When configuring Capture, you will need to provide the connection string or managed identity details for your storage account and specify the target container.
Configuration
Event Hubs Capture can be enabled and configured directly from the Azure portal or programmatically using Azure SDKs, ARM templates, or Bicep.
Key configuration parameters include:
- Storage Account: The Azure Storage account where data will be captured.
- Storage Container: The specific container within the storage account.
- Capture Interval: The maximum time interval (in minutes) before a batch of events is written to storage.
- File Size Limit: The maximum size (in MB) of each captured file.
- Encoding: Typically Avro, but options might exist for other encodings in certain scenarios.
When configuring via the Azure portal, you navigate to your Event Hubs namespace, select the Event Hub you want to enable Capture for, and find the "Capture" setting.
Use Cases
- IoT Data Archiving: Store massive amounts of telemetry data from IoT devices for later analysis or auditing.

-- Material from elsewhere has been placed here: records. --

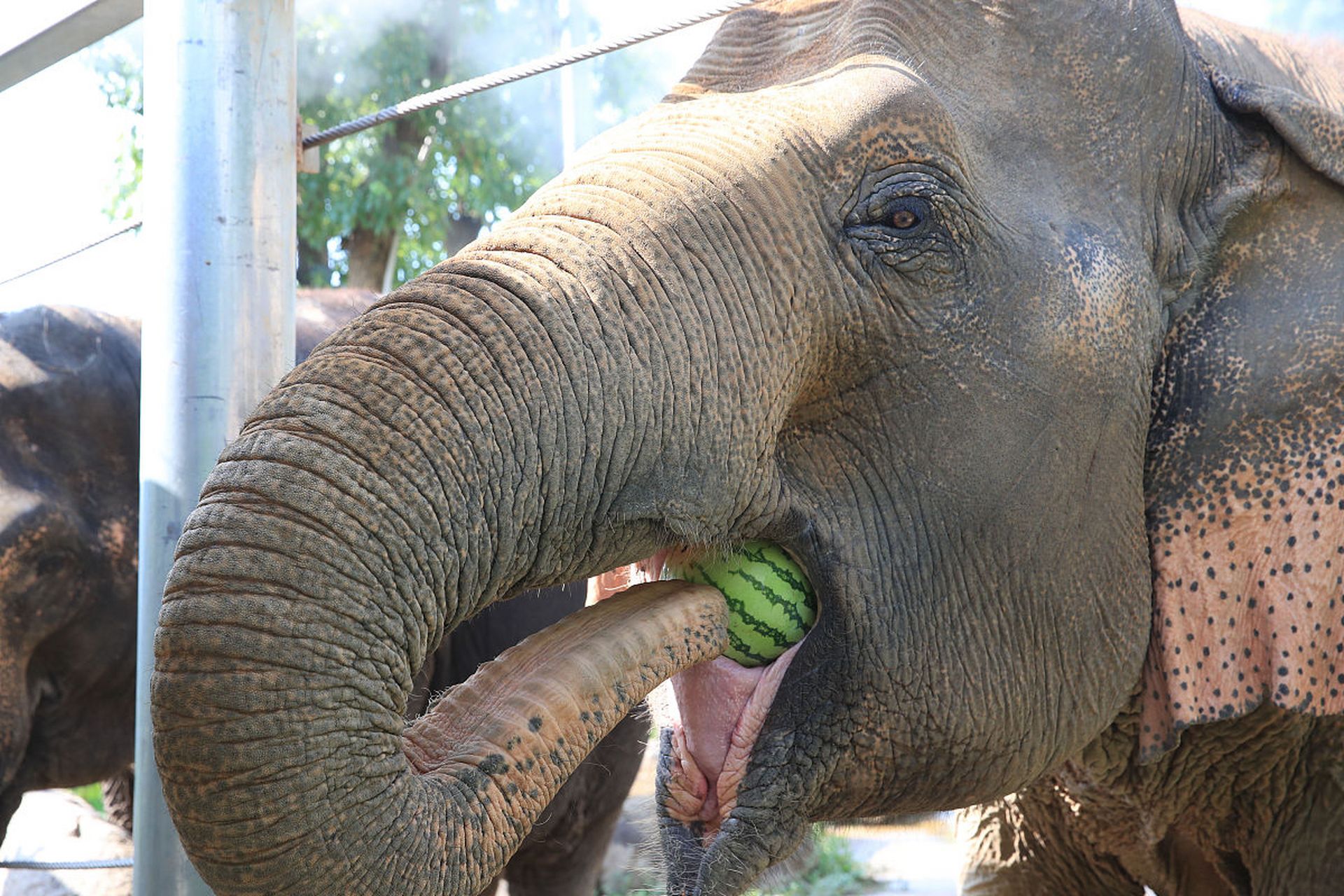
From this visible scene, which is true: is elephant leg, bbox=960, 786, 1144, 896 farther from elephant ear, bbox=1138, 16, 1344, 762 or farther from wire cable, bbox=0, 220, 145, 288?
wire cable, bbox=0, 220, 145, 288

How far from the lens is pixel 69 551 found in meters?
3.41

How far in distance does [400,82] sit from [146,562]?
7945mm

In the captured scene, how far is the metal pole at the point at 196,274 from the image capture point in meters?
Result: 2.18

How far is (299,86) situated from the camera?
9930mm

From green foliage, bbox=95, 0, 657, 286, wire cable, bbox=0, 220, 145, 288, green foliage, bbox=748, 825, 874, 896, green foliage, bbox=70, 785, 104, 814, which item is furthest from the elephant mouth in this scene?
green foliage, bbox=95, 0, 657, 286

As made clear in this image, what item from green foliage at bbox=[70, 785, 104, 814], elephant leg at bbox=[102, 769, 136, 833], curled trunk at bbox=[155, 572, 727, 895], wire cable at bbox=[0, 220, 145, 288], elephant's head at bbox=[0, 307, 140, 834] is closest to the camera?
curled trunk at bbox=[155, 572, 727, 895]

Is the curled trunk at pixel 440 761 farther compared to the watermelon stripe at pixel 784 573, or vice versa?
the watermelon stripe at pixel 784 573

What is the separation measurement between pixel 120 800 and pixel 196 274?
326 centimetres

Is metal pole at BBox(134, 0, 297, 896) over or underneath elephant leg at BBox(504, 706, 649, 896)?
over

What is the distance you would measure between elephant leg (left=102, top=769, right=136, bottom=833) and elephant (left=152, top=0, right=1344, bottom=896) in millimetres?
3365

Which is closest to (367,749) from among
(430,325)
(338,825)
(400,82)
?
(338,825)

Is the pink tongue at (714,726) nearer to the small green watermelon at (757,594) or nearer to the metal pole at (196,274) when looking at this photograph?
the small green watermelon at (757,594)

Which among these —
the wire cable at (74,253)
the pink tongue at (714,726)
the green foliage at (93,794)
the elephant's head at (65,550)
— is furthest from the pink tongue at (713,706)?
the green foliage at (93,794)

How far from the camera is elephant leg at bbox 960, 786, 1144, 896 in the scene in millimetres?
2693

- Log Aggregation: Capture application and system logs streamed via Event Hubs for security analysis or troubleshooting.
- Financial Transaction Streaming: Archive transaction data for compliance and historical analysis.
- Real-time Dashboard Backends: Store raw data used to populate real-time dashboards for long-term retention and deeper analysis.
- Machine Learning Training Data: Collect and archive event data to train and retrain machine learning models.
Limitations
While powerful, Event Hubs Capture has some considerations:
- Not for Real-time Processing: Capture is designed for batch archiving, not for immediate real-time consumption. For real-time processing, use Event Hubs SDKs directly or services like Azure Stream Analytics or Azure Functions.
- Avro Format: Data is always captured in Avro format, which might require conversion for some downstream tools if Avro is not natively supported.
- No Data Transformation: Capture does not perform any data transformation; it simply archives the events as received.
- Storage Cost: While efficient, archiving large volumes of data will incur storage costs.
- Partition Granularity: Files are created per partition, which can lead to a large number of small files if you have many partitions and low data volume per partition.